● TEXT PASSAGE
++++++++

# Five Ways to make Five different girls scream



## TempusFugit (Feb 26, 2010)

I wrote this on this bus today...hope someone likes it. 



1. High Maintenance Gal Scream
Tell her in your sexiest voice that her latest hair coloring treatment didn't work out so well and that her blonde highlights actually look a little orange in sunlight. In addition, you may want to mention that you've lost your job and will no longer be able to provide her with the finest frippery available to man. She'll just have to make do with the real you. Cover your ears - glass will break with her shrill scream, and she'll leave tire marks getting out of your front door.


2. Sexy as Hell Gal Scream
She wears the hottest leather and lace to the bedroom, and makes you breathe hot and heavy with a glance from her sultry come fuck me eyes. If you want to hear this hottie scream, put your 6 inches away and tell her she's gained a few. Her wail of desperate fear will make all the neighborhood dogs howl in sync. Evil laugh when you tell her that Sally Sue from work showed you her garter today.


3. College Drunk as Hell Gal Scream
Pour another jagerbomb down her throat and listen to her gurgle. When she sits upright and then projectile vomits all over your nice leather sofa, be sure to hold her hair, she'll find that sexy. Rub her back, her sides, then lean in and say "there's no more beer." She scream like a banshee who just realized someone poured rosepetals over her grave. Cover your ears or you'll go deaf.


4. Treehugger gal Scream
Wear a leather loincloth and leave all the lights on and turn the heat up on high, and leave the water running in the bathroom. She weep till dawn and make these sad little puppy noises.


5. Angry bitter gal Scream
The one you wanna bed with so much force, because you think you're the one who can turn her around. Drown her in romance and sweetness, be the man she's always wanted. Be true to her for months on end, buy the ring that glitters more than the sun on a hot July afternoon. Ask her to marry you on a park bench with flowers and birds, and other woodland creatures running about - and she'll scream in pure happy. (not the ending you thought, huh?)

++++++++

● INFORMATION SHOWN
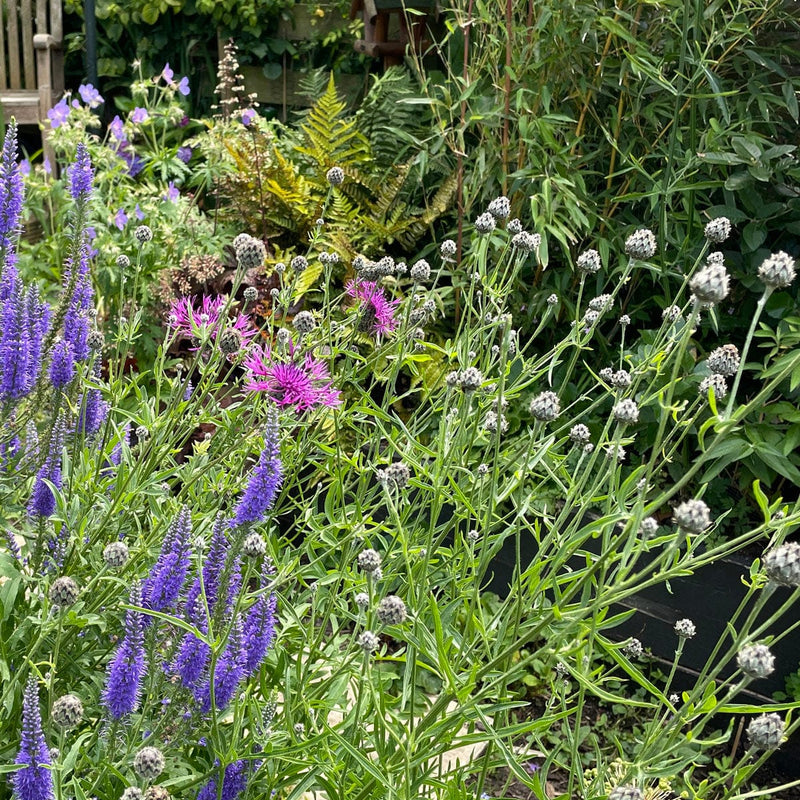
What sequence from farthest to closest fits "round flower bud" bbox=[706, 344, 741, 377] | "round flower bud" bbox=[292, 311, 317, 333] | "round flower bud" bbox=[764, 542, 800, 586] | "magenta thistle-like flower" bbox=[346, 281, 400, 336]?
1. "magenta thistle-like flower" bbox=[346, 281, 400, 336]
2. "round flower bud" bbox=[292, 311, 317, 333]
3. "round flower bud" bbox=[706, 344, 741, 377]
4. "round flower bud" bbox=[764, 542, 800, 586]

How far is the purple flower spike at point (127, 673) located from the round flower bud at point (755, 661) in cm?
74

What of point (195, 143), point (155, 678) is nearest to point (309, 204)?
point (195, 143)

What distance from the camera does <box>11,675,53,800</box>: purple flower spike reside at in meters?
1.09

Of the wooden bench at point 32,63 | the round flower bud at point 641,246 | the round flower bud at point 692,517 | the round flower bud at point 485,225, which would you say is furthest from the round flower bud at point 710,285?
the wooden bench at point 32,63

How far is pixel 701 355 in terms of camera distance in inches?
122

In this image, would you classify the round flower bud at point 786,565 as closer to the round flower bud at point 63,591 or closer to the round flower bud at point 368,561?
the round flower bud at point 368,561

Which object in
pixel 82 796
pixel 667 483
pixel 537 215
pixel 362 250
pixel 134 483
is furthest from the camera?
pixel 362 250

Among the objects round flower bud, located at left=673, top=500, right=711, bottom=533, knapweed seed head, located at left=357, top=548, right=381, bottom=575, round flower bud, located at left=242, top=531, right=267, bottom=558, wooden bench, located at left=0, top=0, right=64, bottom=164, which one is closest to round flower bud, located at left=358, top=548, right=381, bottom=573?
knapweed seed head, located at left=357, top=548, right=381, bottom=575

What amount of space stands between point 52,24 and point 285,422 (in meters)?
5.38

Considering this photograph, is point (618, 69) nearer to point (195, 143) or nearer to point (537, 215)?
point (537, 215)

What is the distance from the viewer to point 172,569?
125 centimetres

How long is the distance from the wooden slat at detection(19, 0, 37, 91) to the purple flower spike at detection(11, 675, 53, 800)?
19.6 feet

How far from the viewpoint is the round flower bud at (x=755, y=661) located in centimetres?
109

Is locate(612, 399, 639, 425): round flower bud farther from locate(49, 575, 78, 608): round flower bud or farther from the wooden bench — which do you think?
the wooden bench
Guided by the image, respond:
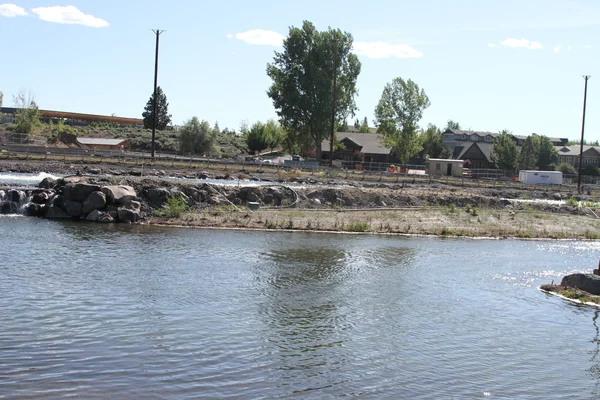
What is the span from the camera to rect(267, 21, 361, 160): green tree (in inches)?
3846

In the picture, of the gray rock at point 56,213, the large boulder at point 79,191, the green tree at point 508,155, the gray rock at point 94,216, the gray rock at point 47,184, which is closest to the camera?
the gray rock at point 94,216

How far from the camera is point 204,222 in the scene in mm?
39500

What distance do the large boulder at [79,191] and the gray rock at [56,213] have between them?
102cm

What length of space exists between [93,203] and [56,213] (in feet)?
7.74

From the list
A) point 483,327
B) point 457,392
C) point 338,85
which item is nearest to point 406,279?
point 483,327

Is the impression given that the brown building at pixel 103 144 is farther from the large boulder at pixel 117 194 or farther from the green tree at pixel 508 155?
the green tree at pixel 508 155

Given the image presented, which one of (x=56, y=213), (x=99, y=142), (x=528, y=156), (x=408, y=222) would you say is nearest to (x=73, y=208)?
(x=56, y=213)

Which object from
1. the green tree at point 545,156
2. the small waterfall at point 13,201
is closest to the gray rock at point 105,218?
the small waterfall at point 13,201

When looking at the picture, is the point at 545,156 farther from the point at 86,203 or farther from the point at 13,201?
the point at 13,201

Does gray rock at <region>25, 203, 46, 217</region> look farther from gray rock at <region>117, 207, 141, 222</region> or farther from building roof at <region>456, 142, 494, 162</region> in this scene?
building roof at <region>456, 142, 494, 162</region>

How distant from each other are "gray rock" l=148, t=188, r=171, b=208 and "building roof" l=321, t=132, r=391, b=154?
74.8m

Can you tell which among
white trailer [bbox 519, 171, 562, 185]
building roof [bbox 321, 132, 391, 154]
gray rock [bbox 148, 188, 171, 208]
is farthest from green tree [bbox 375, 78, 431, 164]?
gray rock [bbox 148, 188, 171, 208]

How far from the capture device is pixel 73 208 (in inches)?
1539

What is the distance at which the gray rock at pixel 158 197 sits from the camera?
42.0m
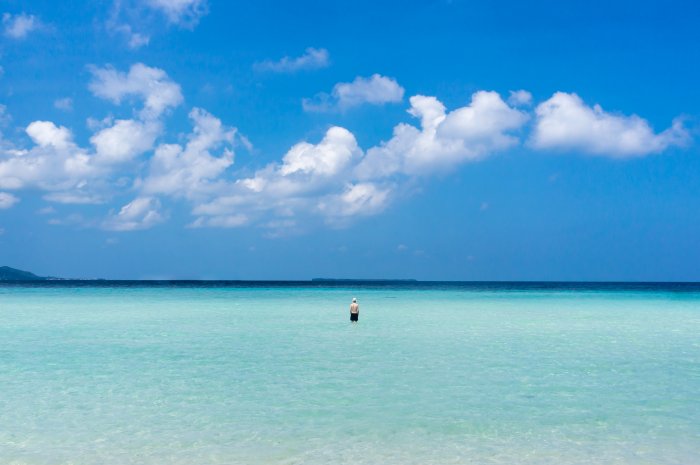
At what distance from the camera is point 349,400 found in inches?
482

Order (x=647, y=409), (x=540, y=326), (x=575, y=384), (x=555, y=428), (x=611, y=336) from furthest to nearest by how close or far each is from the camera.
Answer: (x=540, y=326) → (x=611, y=336) → (x=575, y=384) → (x=647, y=409) → (x=555, y=428)

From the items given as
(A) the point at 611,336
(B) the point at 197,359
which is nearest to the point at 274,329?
(B) the point at 197,359

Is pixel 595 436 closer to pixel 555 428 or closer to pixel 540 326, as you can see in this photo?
pixel 555 428

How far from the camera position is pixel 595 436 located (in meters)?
9.80

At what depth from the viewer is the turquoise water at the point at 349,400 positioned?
909 cm

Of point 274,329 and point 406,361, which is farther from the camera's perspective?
point 274,329

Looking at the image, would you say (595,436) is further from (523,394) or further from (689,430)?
(523,394)

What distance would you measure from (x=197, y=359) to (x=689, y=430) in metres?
12.8

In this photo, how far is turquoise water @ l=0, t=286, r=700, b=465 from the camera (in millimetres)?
9086

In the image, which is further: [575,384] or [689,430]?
[575,384]

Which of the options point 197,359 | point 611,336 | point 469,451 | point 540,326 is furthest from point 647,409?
point 540,326

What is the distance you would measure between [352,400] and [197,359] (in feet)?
23.5

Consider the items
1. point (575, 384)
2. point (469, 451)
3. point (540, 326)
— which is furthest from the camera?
point (540, 326)

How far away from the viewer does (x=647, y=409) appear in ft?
38.2
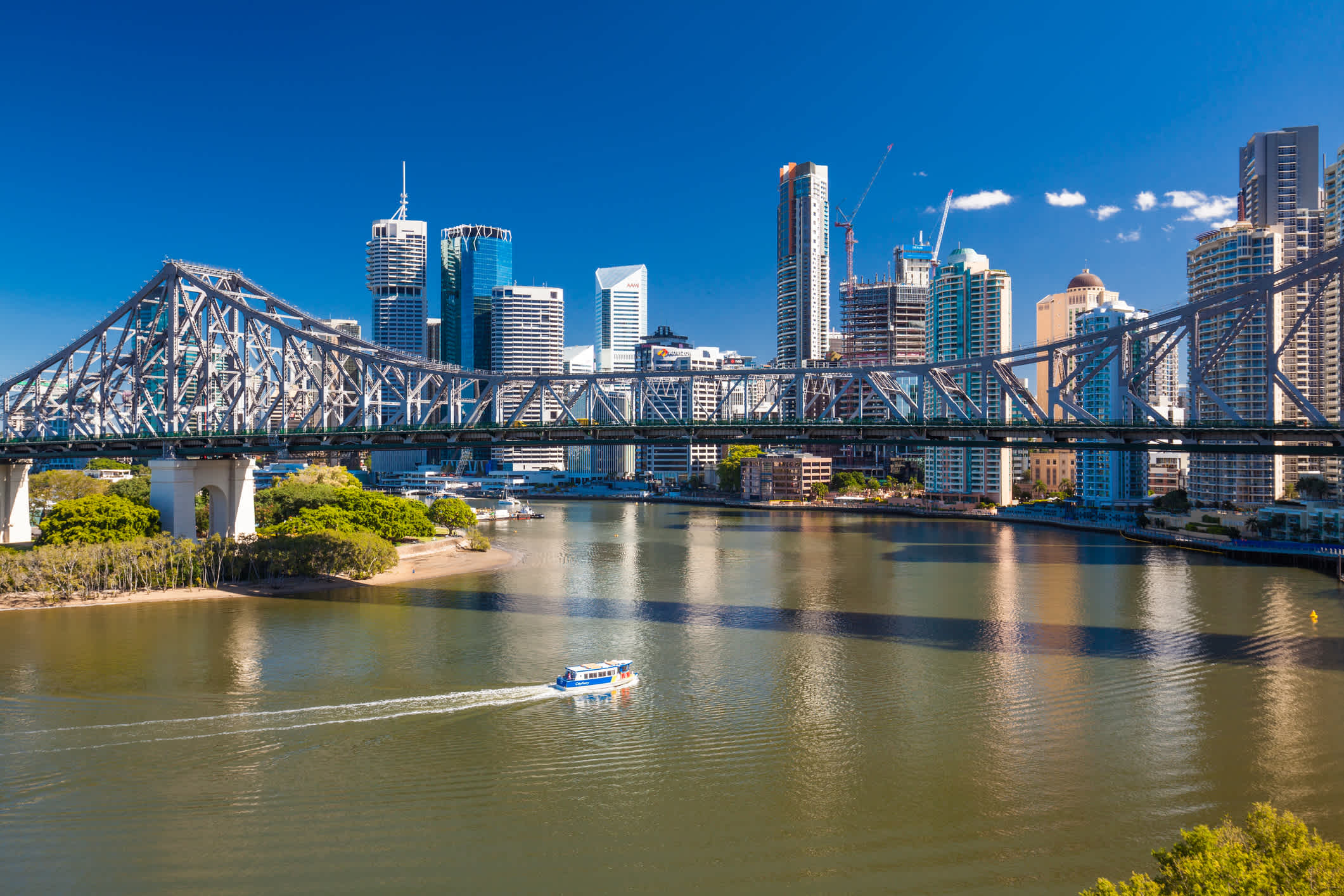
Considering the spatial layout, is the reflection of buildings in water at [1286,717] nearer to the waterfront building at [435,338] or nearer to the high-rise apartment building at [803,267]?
the high-rise apartment building at [803,267]

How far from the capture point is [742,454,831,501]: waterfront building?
9944cm

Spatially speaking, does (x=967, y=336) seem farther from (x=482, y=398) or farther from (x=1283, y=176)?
(x=482, y=398)

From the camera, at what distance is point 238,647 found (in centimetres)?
2603

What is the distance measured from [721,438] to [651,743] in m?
22.3

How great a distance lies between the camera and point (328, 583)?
3775 cm

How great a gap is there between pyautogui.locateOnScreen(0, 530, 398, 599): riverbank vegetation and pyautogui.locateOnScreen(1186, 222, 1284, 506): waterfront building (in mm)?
51411

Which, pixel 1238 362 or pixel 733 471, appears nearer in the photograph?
pixel 1238 362

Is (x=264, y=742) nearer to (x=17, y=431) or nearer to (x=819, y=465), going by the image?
(x=17, y=431)

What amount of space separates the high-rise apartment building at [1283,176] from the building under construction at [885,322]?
1599 inches

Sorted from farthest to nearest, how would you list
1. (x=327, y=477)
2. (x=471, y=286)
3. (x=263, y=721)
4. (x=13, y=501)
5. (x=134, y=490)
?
(x=471, y=286) → (x=327, y=477) → (x=134, y=490) → (x=13, y=501) → (x=263, y=721)

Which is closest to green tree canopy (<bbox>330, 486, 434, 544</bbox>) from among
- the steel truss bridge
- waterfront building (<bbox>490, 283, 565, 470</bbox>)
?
the steel truss bridge

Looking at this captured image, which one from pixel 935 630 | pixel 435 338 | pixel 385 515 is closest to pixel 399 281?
pixel 435 338

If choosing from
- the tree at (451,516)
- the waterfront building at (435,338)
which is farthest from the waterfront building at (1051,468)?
the waterfront building at (435,338)

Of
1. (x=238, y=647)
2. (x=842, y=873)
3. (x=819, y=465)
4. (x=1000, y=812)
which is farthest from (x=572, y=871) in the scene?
(x=819, y=465)
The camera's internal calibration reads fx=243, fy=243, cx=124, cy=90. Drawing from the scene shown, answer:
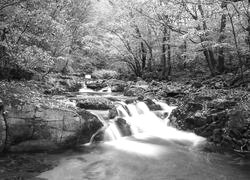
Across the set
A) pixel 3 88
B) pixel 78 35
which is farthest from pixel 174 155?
pixel 78 35

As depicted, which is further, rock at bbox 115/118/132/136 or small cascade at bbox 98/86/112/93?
small cascade at bbox 98/86/112/93

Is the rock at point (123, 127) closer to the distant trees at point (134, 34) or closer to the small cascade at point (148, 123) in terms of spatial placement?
the small cascade at point (148, 123)

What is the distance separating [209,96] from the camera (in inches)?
440

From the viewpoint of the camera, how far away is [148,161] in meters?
7.74

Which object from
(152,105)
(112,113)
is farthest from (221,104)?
(112,113)

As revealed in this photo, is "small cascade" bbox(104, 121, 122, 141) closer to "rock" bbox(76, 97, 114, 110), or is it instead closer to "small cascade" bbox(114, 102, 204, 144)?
"small cascade" bbox(114, 102, 204, 144)

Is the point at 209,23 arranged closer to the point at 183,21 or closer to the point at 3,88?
the point at 183,21

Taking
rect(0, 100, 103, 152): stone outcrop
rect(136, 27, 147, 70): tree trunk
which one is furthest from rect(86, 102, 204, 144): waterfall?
rect(136, 27, 147, 70): tree trunk

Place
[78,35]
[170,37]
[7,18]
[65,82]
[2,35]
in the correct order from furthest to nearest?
[78,35] → [170,37] → [65,82] → [2,35] → [7,18]

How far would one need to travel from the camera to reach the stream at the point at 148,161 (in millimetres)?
6602

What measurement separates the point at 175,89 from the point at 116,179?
10.3 metres

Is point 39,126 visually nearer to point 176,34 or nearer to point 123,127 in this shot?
point 123,127

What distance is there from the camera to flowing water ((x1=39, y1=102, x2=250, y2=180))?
6617mm

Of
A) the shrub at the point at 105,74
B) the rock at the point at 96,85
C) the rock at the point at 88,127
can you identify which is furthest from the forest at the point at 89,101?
the shrub at the point at 105,74
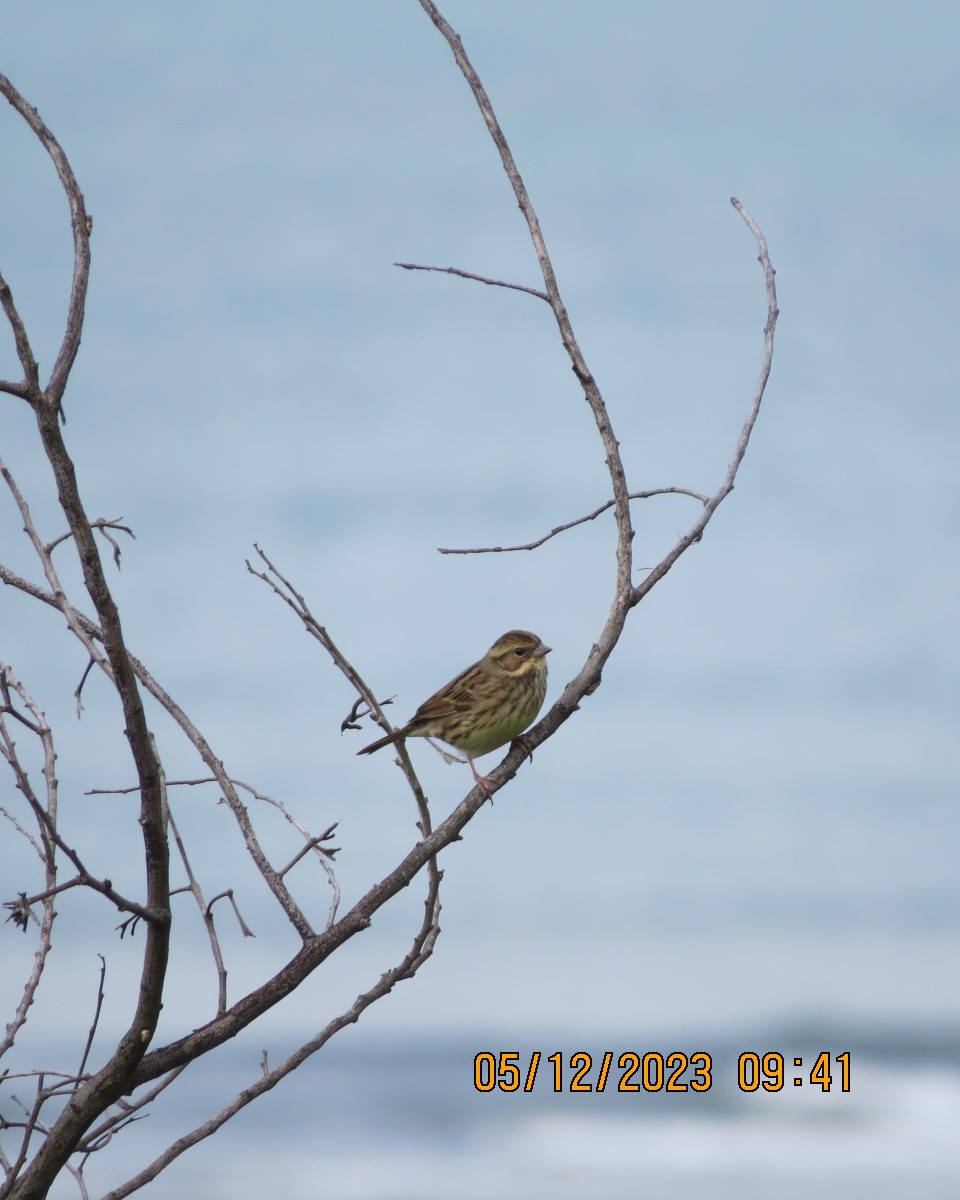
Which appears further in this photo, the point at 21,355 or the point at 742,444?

++++++++

● PROBLEMS TO SOLVE
a – According to the forum post, where did its author write it?
b – For each statement, say whether it agrees with the forum post, answering yes or no and quoting the words that decide it. (i) In the fourth section, the water is left running in the bathroom. (ii) In the third section, the vomiting lands on a leather sofa. (iii) In the fifth section, the proposal takes place in a restaurant.
The data has no connection to the forum post.

● ANSWERS BELOW
a – On a bus.

b –
(i) Yes: "leave the water running in the bathroom"
(ii) Yes: "projectile vomits all over your nice leather sofa"
(iii) No: "Ask her to marry you on a park bench with flowers and birds"